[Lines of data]
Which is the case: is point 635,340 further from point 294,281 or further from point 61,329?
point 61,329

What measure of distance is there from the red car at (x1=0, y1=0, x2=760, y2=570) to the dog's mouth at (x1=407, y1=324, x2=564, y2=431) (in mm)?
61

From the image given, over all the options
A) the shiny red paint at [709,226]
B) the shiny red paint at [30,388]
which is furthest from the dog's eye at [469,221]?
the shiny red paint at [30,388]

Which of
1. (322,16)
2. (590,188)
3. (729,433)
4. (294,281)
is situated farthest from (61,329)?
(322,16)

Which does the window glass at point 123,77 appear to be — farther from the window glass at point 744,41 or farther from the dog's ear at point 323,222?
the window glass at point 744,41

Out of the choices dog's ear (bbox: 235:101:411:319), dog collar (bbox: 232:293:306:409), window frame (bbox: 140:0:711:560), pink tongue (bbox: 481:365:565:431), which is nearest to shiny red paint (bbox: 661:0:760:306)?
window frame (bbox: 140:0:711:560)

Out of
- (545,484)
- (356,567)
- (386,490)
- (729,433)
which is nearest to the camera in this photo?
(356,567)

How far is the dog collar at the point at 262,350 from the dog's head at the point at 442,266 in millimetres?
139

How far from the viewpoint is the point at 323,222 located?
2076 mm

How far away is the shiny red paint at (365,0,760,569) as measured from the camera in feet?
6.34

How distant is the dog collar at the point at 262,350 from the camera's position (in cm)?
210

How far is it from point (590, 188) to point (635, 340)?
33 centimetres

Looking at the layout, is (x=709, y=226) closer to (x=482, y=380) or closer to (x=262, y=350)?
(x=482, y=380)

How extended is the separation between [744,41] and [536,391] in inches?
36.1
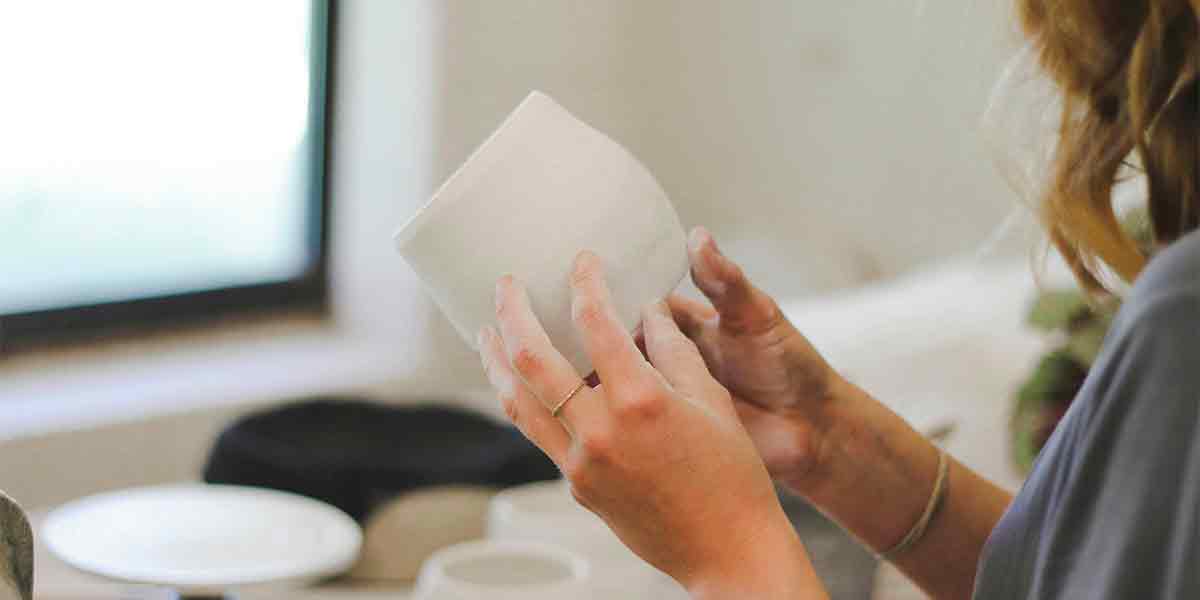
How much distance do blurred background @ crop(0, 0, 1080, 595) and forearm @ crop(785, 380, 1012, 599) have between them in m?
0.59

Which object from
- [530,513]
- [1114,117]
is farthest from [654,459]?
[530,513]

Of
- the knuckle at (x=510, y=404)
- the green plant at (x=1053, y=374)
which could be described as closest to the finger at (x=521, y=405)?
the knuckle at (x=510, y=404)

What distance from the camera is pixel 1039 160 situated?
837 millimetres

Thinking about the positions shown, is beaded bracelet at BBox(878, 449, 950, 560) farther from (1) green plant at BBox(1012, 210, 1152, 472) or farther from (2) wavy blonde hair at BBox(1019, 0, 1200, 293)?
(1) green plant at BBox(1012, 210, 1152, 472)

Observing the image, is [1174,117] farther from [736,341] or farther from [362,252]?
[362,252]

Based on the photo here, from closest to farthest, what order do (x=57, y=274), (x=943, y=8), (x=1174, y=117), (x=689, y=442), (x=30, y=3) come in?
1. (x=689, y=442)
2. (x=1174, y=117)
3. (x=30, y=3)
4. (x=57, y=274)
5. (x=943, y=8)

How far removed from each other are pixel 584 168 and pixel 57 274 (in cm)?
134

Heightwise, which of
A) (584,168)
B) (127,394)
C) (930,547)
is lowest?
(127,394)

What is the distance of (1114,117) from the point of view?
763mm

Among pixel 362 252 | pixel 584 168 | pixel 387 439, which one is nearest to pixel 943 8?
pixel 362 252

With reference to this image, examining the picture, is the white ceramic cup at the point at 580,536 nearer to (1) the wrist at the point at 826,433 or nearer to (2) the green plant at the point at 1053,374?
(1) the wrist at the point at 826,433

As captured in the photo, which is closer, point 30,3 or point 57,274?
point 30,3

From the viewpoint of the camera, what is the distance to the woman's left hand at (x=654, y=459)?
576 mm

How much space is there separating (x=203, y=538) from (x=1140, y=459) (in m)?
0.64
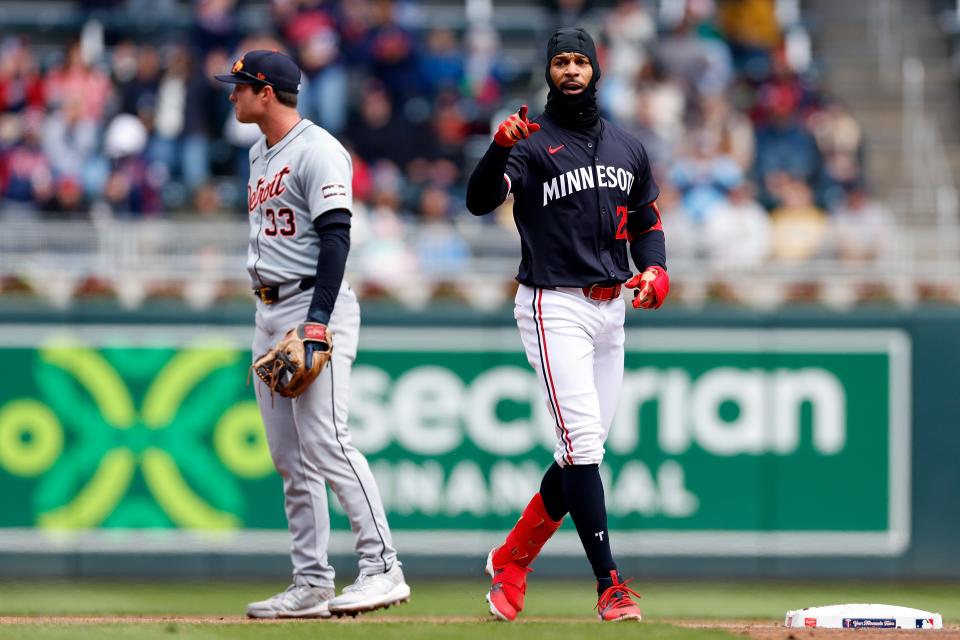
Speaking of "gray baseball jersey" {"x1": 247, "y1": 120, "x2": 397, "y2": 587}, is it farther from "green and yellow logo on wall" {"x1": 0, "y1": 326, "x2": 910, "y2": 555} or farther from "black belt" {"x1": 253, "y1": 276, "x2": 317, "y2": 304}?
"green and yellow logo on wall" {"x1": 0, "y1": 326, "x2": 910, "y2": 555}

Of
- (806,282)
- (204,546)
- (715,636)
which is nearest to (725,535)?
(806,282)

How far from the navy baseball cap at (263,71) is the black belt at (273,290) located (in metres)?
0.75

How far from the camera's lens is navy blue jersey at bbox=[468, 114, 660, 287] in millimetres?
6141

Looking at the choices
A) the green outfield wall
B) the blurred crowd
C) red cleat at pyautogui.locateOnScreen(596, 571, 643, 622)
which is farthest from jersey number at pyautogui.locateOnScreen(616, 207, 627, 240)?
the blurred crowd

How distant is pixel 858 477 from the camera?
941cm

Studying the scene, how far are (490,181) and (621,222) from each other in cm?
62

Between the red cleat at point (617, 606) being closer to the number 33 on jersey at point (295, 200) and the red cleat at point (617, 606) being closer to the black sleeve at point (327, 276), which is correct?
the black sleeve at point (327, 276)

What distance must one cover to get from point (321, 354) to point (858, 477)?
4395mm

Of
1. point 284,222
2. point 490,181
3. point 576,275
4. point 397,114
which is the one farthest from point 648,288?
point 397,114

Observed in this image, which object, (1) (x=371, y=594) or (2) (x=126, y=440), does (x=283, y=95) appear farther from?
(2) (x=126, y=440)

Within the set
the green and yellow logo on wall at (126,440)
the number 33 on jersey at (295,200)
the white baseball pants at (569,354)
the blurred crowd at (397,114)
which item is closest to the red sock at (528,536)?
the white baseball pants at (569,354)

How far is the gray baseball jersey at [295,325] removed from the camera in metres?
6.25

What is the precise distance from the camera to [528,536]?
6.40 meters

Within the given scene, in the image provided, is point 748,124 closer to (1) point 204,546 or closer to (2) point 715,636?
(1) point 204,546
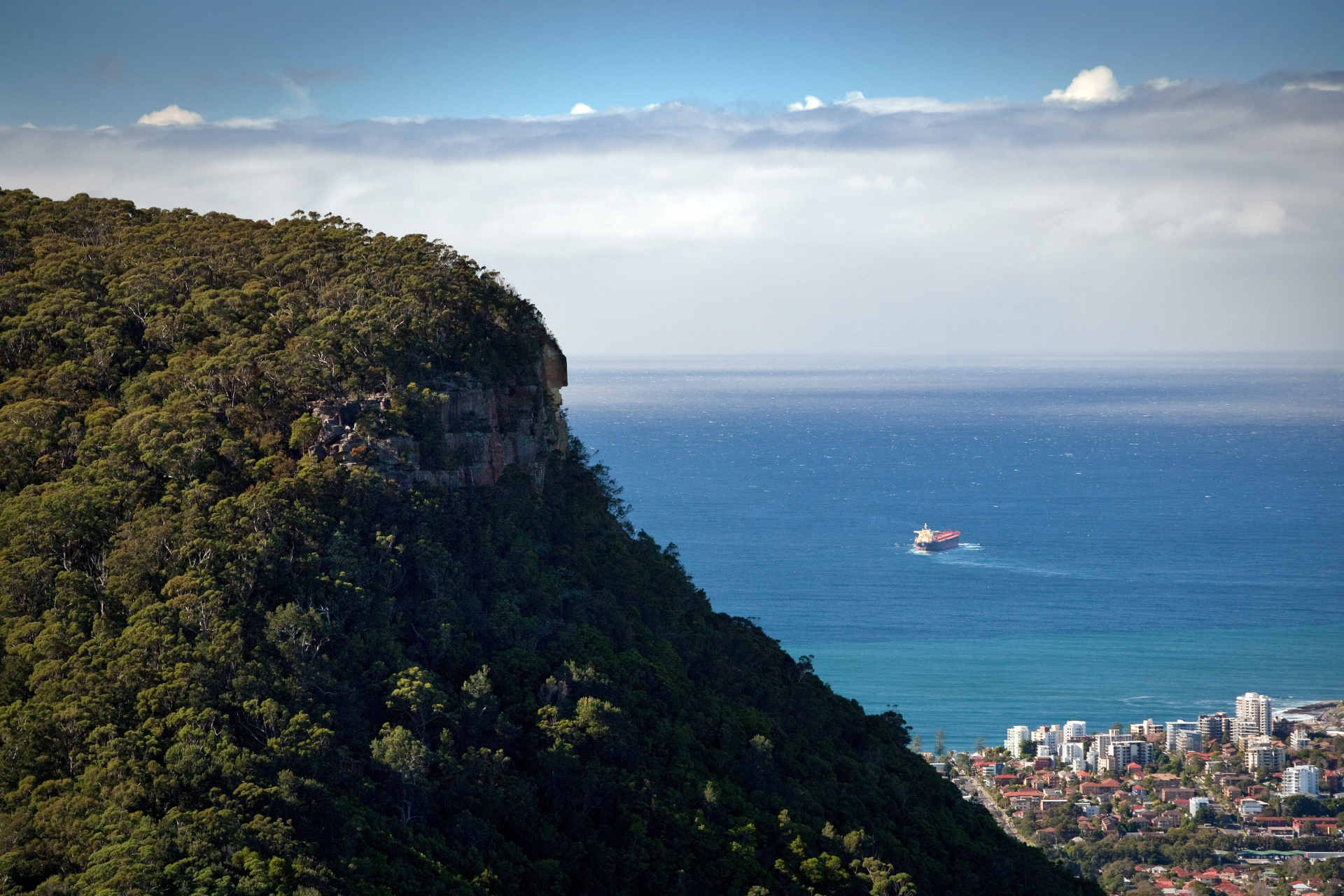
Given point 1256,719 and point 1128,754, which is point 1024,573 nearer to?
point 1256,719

--

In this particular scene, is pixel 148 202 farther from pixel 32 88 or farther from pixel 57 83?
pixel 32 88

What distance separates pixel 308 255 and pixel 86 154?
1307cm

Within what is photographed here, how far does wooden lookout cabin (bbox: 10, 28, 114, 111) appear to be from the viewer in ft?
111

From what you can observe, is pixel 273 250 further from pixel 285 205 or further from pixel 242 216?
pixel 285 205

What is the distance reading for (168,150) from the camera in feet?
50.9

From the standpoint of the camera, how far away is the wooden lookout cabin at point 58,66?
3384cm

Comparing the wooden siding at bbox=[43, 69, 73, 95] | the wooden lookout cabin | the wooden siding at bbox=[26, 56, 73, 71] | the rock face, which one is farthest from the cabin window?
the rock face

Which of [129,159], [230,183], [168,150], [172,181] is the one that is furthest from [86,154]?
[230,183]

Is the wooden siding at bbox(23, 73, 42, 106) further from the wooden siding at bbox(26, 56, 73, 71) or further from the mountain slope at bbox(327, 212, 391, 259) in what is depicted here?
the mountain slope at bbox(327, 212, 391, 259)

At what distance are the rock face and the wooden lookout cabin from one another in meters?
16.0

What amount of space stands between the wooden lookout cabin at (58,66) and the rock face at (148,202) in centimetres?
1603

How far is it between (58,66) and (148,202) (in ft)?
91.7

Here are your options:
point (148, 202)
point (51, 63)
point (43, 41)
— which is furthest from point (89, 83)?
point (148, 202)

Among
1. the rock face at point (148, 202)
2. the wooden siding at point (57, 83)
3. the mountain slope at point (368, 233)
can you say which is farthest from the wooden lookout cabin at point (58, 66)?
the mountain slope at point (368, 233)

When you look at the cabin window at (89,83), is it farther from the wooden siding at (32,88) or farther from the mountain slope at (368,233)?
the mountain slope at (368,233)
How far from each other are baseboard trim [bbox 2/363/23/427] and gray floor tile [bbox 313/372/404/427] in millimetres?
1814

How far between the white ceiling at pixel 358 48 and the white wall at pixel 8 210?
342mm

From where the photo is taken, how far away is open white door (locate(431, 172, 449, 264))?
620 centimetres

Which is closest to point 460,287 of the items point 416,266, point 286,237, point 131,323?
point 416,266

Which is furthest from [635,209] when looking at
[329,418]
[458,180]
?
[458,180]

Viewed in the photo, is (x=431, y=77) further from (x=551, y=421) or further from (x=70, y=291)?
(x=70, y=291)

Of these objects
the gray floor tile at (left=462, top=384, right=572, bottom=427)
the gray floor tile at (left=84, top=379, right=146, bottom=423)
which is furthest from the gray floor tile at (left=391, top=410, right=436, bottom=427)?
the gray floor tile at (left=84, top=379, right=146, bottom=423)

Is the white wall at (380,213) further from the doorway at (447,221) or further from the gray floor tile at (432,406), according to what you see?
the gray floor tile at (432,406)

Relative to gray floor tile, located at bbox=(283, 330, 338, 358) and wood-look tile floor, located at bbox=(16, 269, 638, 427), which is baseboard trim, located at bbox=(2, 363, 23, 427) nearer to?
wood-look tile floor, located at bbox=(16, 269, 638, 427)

* * *

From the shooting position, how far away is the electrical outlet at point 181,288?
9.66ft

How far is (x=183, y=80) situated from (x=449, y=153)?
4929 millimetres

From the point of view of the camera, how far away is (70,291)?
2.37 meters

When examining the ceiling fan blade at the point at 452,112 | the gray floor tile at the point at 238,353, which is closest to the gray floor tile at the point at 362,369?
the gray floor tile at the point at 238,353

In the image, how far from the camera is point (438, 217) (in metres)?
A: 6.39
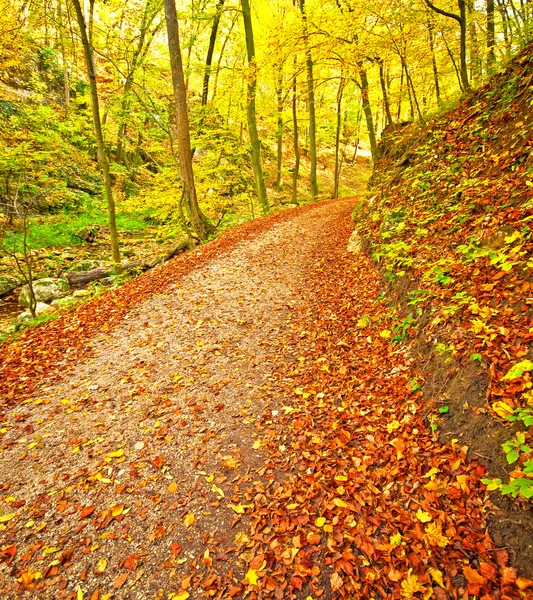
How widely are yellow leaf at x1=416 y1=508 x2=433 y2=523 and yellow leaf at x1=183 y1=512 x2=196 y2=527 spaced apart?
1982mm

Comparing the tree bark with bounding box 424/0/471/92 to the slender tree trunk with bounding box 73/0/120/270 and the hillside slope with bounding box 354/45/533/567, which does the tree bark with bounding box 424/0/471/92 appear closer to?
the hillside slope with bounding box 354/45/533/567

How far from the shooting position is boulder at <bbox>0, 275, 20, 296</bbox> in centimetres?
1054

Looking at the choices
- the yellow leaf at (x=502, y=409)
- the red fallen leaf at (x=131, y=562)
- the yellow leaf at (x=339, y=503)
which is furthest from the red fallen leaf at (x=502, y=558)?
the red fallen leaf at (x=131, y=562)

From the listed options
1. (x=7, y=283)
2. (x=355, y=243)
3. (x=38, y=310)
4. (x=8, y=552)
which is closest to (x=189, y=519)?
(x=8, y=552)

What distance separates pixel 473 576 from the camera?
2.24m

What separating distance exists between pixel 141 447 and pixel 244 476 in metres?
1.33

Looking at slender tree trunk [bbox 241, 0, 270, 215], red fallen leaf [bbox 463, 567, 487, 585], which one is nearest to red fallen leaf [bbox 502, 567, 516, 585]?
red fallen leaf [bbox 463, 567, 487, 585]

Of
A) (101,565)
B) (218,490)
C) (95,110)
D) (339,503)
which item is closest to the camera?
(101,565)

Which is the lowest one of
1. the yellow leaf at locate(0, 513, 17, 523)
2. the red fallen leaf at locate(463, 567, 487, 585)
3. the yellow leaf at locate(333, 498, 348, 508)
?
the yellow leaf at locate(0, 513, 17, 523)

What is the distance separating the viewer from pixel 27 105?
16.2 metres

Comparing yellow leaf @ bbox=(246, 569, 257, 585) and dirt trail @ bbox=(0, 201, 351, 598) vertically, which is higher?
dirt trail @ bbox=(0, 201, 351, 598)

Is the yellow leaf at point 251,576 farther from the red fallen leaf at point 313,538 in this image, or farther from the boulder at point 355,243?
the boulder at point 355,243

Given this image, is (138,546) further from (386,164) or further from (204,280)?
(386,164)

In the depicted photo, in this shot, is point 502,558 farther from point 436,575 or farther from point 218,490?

[Exercise requirements]:
Pick out every line in the listing that contains the string "each". Case counts.

[Answer to this problem]:
How far removed from each other are pixel 584 168 and pixel 57 274 (in cm)?
Studying the scene, how far are (490,181) and (621,222) from each other in cm?
How far from each other are baseboard trim [bbox 2/363/23/427] and gray floor tile [bbox 313/372/404/427] in millimetres?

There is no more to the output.